Perhaps most important of all, his efforts to decentrali­ze the Soviet Union fatally undermined what Vladimir Ilyich Lenin called the “prison house of nations” (which the Bolsheviks had put back together and dressed up in overalls). Gorbachev’s reforms weakened the mechanisms of control necessary for Russians to rule over hostile peoples; at no point did he appear to understand that reform and preservati­on of empire don’t go together.

Whatever (slim) prospects existed for salvaging the Soviet system eventually evaporated because of Gorbachev’s stubborn refusal to fully renounce it. He didn’t want multiparty democracy and a market economy as ends in themselves, only as ill-fitting means to bolster a failing MarxistLen­inist state.

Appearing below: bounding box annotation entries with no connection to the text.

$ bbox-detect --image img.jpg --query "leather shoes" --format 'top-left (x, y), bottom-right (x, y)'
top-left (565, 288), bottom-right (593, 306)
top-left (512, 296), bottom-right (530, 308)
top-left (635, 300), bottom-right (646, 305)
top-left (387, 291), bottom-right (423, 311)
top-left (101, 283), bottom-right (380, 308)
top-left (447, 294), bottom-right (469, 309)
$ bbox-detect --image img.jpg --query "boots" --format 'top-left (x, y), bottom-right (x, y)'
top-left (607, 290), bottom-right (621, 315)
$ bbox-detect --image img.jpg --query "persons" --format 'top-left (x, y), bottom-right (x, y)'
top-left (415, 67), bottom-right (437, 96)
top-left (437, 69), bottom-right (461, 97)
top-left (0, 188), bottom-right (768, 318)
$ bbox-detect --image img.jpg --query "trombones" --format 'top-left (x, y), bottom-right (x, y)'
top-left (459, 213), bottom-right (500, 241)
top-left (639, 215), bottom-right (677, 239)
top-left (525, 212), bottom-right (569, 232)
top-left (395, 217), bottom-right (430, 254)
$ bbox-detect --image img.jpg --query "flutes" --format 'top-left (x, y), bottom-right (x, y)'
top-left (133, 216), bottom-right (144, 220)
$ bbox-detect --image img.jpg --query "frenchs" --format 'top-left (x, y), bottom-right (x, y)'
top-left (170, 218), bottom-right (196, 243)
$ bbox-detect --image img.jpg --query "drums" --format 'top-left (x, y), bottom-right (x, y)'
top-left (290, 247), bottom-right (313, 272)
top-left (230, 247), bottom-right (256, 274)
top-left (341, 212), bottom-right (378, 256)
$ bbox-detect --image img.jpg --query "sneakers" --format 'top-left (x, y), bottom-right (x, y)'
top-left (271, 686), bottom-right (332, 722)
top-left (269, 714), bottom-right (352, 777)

The idea of “communism with a human face” remains a logical impossibil­ity because the centralize­d political authority necessary to implement such a system is incompatib­le with democracy and human rights.

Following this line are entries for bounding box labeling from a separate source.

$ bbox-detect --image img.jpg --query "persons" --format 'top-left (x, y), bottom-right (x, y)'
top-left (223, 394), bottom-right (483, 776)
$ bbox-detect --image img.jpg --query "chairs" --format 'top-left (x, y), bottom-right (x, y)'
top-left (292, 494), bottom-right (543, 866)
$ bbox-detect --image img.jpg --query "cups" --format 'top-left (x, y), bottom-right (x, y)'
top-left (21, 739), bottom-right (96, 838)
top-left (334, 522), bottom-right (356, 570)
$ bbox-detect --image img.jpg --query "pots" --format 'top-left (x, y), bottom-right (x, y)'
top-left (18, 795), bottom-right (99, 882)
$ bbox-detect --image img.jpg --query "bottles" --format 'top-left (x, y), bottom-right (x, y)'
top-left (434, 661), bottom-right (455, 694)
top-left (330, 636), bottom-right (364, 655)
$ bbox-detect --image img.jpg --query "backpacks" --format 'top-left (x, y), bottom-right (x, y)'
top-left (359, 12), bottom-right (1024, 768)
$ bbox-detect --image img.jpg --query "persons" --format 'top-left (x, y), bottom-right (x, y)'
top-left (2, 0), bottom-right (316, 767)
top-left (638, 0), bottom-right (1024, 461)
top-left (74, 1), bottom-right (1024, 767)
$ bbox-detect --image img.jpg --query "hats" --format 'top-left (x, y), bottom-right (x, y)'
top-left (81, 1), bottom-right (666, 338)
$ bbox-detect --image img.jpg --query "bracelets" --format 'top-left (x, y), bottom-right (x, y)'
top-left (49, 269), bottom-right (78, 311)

As the 1991 Soviet coup attempt began, I was taking up duties at Lafayette College, offering upper-level courses in both Soviet Politics and Soviet Foreign Policy. While Gorbachev was still under house arrest in Crimea, I remember telling my classes that what we were about to study might not exist by the end of the semester.

Because I had also recently published an about-to-be badly outdated book on the Soviet military, I was contacted by media sources wanting to know if the security organs would obey their superiors (the ministers for Defense, the KGB, and Interior were members of the “State Committee on the State of Emergency”).

My answer reflected my belief that Gorbachev had changed the Soviet Union’s political culture in such a way that even the military and KGB, crucial to the coup’s success, would fracture rather than be used as reliable instrument­s of oppression.

My prognostic­ation skills have apparently deteriorat­ed over the last 30 years (I never saw Donald Trump coming, and thought Joe Biden was toast after the 2020 New Hampshire primary), but I got it generally right back in 1991 — the refusal of military and KGB forces to follow orders greatly contribute­d to the coup’s failure, and Gorbachev would end up formally dissolving the USSR before my final grades were due.

Gorbachev would attempt a comeback a few years later, when he ran for the Russian presidency in 1996.

He deserved better than 0.5% of the vote.